官網目前提供的下載包為32位系統的安裝包,在linux 64位系統下安裝後會一直提示錯誤“WARN util.NativeCodeLoader: Unable to load native-hadoop library for your platform... using builtin-java classes where applicable  ”,但官網又不提供64位系統下的安裝包,所以你只能自己去編譯打包64位系統下的安裝包。

        如何檢視自己的Hadoop是32位還是64位呢,這裡我的Hadoop安裝在/opt/hadoop-2.7.1/,那麼在/opt/hadoop-2.7.1/lib/native目錄下,可以檢視檔案libhadoop.so.1.0.0,裡面會顯示Hadoop的位數,這裡我的是已經自己編譯了Hadoop,所以是64位的,截圖如下:


 

2.編譯hadoop2.7.1的正確方法(官網)

        網上關於Hadoop編譯的文章一大堆,編譯前準備工作五花八門,很少有人告訴你為什麼這麼做,初學者只能被動接受整個過程

        當你的作業系統是64位linux,但在官網下載的hadoop2.7.1是32位的時候,你就得考慮自己編譯打包,獲得hadoop2.7.1在64位作業系統下的安裝包了,問題是網上編譯hadoop2.7.1一大堆,為什麼要這麼做你知道嗎?別人為什麼要這麼做呢?

        當你遇到上述問題的時候,最可靠的還是官網對於編譯的說明,這個說明在hadoop2.7.1的原始碼根目錄下的BUILDING.txt檔案裡面,這裡我下載的hadoop2.7.1原始碼根目錄在/opt/hadoop-2.7.1-src/,截圖如下:


        這裡將BUILDING.txt重要內容分析如下:

        1)編譯前必備條件

來自BUILDING.txt.
Requirements:
* Unix System
* JDK 1.7+
* Maven 3.0 or later
* Findbugs 1.3.9 (if running findbugs)
* ProtocolBuffer 2.5.0
* CMake 2.6 or newer (if compiling native code), must be 3.0 or newer on Mac
* Zlib devel (if compiling native code)
* openssl devel ( if compiling native hadoop-pipes and to get the best HDFS encryption performance )
* Jansson C XML parsing library ( if compiling libwebhdfs )
* Linux FUSE (Filesystem in Userspace) version 2.6 or above ( if compiling fuse_dfs )
* Internet connection for first build (to fetch all Maven and Hadoop dependencies)

        2)hadoop maven模組介紹

  - hadoop-project           (Parent POM for all Hadoop Maven modules.All plugins & dependencies versions are defined here.)

  - hadoop-project-dist      (Parent POM for modules that generate distributions.)

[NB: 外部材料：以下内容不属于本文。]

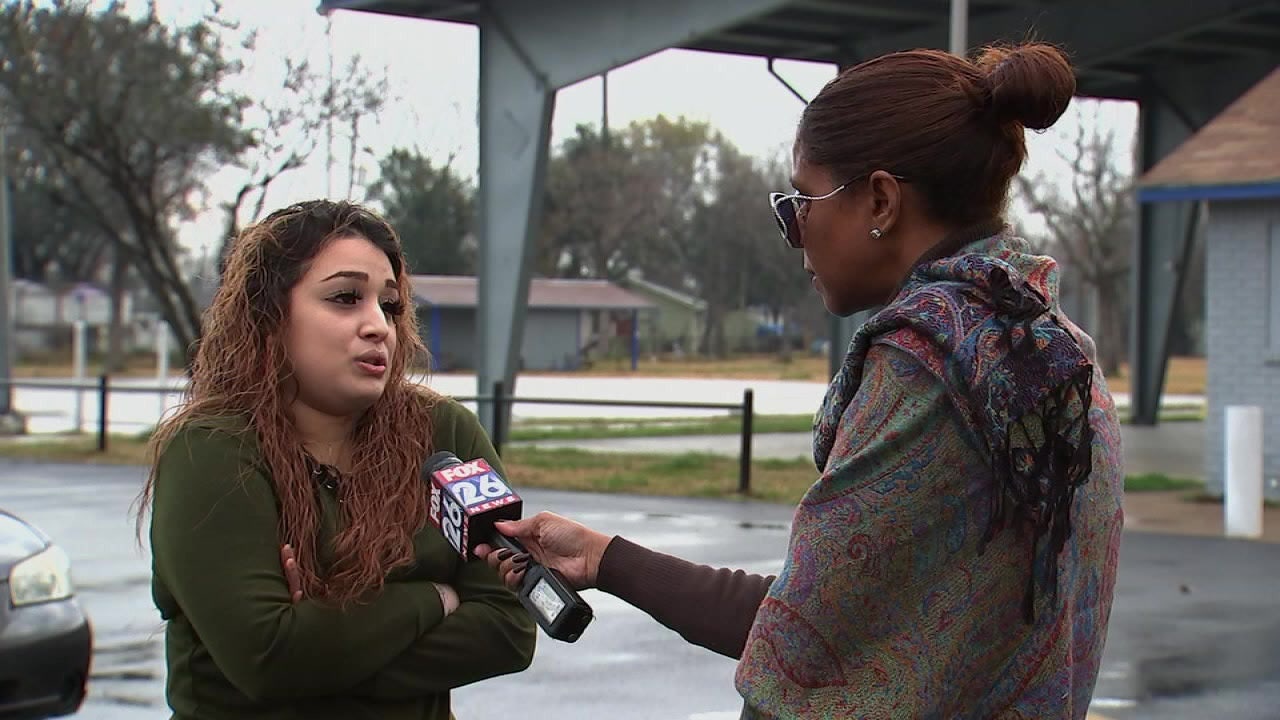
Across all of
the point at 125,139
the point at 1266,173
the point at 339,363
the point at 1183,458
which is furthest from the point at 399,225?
the point at 339,363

  - hadoop-annotations       (Generates the Hadoop doclet used to generated the Javadocs)

  - hadoop-assemblies        (Maven assemblies used by the different modules)

  - hadoop-common-project    (Hadoop Common)

  - hadoop-hdfs-project      (Hadoop HDFS)

  - hadoop-mapreduce-project (Hadoop MapReduce)

  - hadoop-tools             (Hadoop tools like Streaming, Distcp, etc.)

  - hadoop-dist              (Hadoop distribution assembler)

        3)maven工程從哪裡開始編譯

來自BUILDING.txt
Where to run Maven from?
It can be run from any module. The only catch is that if not run from utrunk
all modules that are not part of the build run must be installed in the local
Maven cache or available in a Maven repository.

        可以編譯單個模組,可以在主模組下編譯所有模組,唯一不同是,編譯單個模組只會將變異的jar包放置於maven本地資源庫中,在主模組下編譯也會將各模組編譯放置於maven本地資源庫中,還會打包Hadoop針對該機的tar.gz安裝包。

        4)關於snappy

來自BUILDING.txt
Snappy build options:
Snappy is a compression library that can be utilized by the native code.
It is currently an optional component, meaning that Hadoop can be built with
or without this dependency.

* Use -Drequire.snappy to fail the build if libsnappy.so is not found.
If this option is not specified and the snappy library is missing,
we silently build a version of libhadoop.so that cannot make use of snappy.
This option is recommended if you plan on making use of snappy and want
to get more repeatable builds.

* Use -Dsnappy.prefix to specify a nonstandard location for the libsnappy
header files and library files. You do not need this option if you have
installed snappy using a package manager.
* Use -Dsnappy.lib to specify a nonstandard location for the libsnappy library
files. Similarly to snappy.prefix, you do not need this option if you have
installed snappy using a package manager.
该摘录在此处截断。